● Document passage:
As we turn a corner on the pandemic, health systems are gauging the array of post-pandemic effects in many spheres, including three key areas: digital health, artificial intelligence and machine learning, and financial health.
But even before the global health crisis, systems were challenged by constant evolution in this dynamic trio. Two leaders keeping close tabs on these experiences are Nazleen Bharmal, MD, PhD, associate chief of community health and partnerships at Cleveland Clinic Community Care, and Nirav Vakharia, MD, president of the Cleveland Clinic Medicare Accountable Care Organization.
“Those are three among perhaps several seismic shifts in how various healthcare stakeholders interact,” said Dr. Vakharia, who is also Cleveland Clinic’s associate chief for value-based operations. “To make that transition, ideally we’ll achieve more synchronization across the habits that make that possible.”
Dr. Bharmal and Dr. Vakharia, both of whom also practice primary care, shared health system perspectives related to digital health, AI and machine learning, and financial health, along with ideas on how to move forward.
With far more patients turning to virtual health services during the pandemic than before, health systems had no choice but to quickly prove such platforms could deliver quality care. Within their system, they used a team-based approach that reached 20,000 ambulatory care and 14,000 chronic disease patients through population-based telehealth programs, said Dr. Bharmal, who is also a HIMSS Global Health Equity Network Member.
The pandemic also catalyzed different types of digital care.
“We were not just screening for COVID symptoms or chronic conditions in a clinical sense, we were also getting an opportunity to address patients’ behavioral and social needs,” Dr. Bharmal said. “I know of several examples where patients identified a social need, connected with a social worker, and received a host of services from community-based organizations, including food, testing and housing. That’s been a huge shift in thinking about some of the opportunities available through digital health.”

Collected data
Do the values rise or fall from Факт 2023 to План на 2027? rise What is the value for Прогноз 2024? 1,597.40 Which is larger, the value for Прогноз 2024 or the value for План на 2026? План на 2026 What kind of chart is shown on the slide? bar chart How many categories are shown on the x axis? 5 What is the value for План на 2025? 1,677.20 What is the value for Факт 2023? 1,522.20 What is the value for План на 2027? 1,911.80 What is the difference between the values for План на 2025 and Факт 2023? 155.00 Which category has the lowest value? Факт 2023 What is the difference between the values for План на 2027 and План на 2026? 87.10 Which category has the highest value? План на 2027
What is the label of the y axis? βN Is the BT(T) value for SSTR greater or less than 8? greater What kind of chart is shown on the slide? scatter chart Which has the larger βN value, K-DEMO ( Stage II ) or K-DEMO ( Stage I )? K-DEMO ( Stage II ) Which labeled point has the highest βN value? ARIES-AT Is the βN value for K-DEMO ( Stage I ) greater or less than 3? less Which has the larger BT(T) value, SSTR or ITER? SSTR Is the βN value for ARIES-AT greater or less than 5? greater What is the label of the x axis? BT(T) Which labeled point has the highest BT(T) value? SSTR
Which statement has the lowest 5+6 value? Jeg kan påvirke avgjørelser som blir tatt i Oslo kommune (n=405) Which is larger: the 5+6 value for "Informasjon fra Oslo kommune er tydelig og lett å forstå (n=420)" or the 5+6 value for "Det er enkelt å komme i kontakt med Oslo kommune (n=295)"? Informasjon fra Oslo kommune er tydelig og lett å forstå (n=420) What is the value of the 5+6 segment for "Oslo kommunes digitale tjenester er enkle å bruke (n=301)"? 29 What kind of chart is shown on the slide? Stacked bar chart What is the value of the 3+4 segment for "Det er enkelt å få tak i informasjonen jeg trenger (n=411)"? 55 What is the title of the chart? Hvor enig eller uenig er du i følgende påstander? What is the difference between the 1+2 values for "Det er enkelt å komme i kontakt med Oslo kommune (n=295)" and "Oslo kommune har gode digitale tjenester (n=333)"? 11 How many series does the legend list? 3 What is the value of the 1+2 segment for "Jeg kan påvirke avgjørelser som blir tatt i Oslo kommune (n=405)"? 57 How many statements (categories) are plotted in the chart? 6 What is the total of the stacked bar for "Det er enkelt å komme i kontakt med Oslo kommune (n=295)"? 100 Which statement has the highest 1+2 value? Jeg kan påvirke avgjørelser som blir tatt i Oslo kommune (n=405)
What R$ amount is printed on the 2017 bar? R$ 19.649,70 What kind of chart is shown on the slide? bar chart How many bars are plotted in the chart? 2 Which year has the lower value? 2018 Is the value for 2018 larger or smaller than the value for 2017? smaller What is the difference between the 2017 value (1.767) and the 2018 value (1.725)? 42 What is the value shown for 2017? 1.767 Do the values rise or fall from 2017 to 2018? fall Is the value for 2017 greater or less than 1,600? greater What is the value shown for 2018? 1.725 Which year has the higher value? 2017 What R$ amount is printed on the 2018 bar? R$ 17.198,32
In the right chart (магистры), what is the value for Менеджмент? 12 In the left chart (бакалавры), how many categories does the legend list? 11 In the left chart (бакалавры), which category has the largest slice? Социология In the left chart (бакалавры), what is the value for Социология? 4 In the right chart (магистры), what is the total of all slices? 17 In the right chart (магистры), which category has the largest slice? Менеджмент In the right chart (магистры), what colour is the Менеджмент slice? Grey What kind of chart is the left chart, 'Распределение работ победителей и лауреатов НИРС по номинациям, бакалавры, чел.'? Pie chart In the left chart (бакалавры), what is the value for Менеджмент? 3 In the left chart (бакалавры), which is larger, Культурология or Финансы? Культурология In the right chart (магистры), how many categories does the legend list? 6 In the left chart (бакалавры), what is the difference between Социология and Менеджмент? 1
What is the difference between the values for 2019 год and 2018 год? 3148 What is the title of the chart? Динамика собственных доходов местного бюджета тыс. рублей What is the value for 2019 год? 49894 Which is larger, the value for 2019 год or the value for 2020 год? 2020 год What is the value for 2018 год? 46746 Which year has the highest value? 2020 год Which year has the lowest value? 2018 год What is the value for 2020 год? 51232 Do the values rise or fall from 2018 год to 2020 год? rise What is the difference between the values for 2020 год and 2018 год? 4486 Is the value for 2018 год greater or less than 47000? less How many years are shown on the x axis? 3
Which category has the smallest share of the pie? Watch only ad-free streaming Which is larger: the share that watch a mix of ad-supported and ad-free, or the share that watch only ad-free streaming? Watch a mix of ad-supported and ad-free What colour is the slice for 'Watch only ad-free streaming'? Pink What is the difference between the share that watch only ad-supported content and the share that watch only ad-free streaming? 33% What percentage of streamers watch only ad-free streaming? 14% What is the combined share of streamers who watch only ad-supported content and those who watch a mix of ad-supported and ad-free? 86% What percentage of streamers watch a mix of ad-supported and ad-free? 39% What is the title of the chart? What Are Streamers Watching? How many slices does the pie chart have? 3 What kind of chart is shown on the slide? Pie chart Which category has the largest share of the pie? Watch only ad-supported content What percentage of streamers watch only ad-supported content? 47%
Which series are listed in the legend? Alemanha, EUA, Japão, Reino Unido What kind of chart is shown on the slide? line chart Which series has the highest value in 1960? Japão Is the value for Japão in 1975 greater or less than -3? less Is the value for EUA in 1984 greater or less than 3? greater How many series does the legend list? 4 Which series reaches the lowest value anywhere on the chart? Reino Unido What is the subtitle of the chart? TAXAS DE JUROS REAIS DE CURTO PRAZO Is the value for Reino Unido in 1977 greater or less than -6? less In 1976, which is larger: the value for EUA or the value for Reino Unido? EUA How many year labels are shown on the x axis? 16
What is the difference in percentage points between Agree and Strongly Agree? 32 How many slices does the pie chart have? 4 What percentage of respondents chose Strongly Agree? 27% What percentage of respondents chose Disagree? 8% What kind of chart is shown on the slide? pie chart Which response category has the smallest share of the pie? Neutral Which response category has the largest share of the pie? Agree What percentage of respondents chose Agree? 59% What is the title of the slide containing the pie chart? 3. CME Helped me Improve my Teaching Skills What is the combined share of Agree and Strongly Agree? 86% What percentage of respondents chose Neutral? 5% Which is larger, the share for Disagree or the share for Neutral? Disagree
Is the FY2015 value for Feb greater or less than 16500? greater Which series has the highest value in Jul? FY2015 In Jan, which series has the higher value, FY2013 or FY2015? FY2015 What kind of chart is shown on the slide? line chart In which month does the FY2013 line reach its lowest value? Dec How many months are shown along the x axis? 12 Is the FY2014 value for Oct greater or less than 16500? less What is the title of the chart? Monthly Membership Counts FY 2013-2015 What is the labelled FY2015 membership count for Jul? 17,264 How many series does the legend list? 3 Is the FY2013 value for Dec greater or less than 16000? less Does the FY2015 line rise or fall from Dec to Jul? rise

● Exercise tasks:
A. In the article on post-pandemic shifts in health systems, how many chronic disease patients did the population-based telehealth programs reach?
B. Write what comes next in the article on post-pandemic shifts in health systems, picking up after its final sentence.

● Responses to the tasks:
A. 14,000 chronic disease patients.

B.
While virtual health presents significant cost savings to health systems, Dr. Vakharia said, they bear the responsibility to also tap this technology for the greater good.
“What we imagine going forward is, whenever we leverage technology and bring it into that really sacred relationship between doctors, nurses and patients, it’s for the purposes of strengthening that relationship—not as a substitution for it,” he said. “I think over time we’ll see patients be a lot more willing to interact with a computer for some basic healthcare needs, but for now we’re still at the early stages of the digital healthcare revolution.”
Of all the potential benefits AI and machine learning offer—including supporting clinical decision-making and saving money—the prospect of streamlining mountains of data motivates health systems that are also aiming to “be good stewards of healthcare resources,” Dr. Vakharia said.
“The reason clinically or operationally we want to leverage more insights we derive from AI and machine learning approaches is to ensure we’re directing those resources to areas where they’ll do the most good,” he said. “Tools like this allow us to find the proverbial needle in the haystack because we’re collecting so much information on patients.”
“Intuition is certainly part of the clinical equation,” Dr. Vakharia said. “But supplementing that with very specific suggestions on who and when we might intervene in order to drive better outcomes long-term is most exciting.”
In the years ahead, Dr. Vakharia said, AI and machine learning tools should be refined to hit a particular sweet spot—enhancing precision health approaches without creating more work for clinicians and health systems.
“Some portion of AI we’re using in healthcare is telling us things we already know, such as if a patient is at risk of needing hospitalization. We need it to round the corner to telling us things we can try to keep that patient healthy,” he said. “Further, the next step is to automate the implementation of those things so I don’t have 30 extra clicks to become aware of these signals.”
While acknowledging a lack of transparency surrounding healthcare costs vexes many patients and clinicians, these stakeholders often don’t realize that health systems are hard-pressed to address this due to the complexity of tailored care solutions, Dr. Bharmal and Dr. Vakharia say.
“It’s very easy to present the cost for a specific service—such as a CAT scan—but most healthcare needs aren’t just a single service,” Dr. Vakharia said. One example Dr. Vakharia shared is diabetes care for one patient might include more shared medical appointments but be medication-heavy for another. “That’s where price transparency starts having some challenges.”
“It’s not just a one-size-fits-all,” said Dr. Bharmal, adding that addressing patients’ social needs that influence health often “don’t have clear price tags.”
“But we’re trying to meet patients where they’re at and think about approaches that don’t necessarily have a specific, one-time cost,” she said.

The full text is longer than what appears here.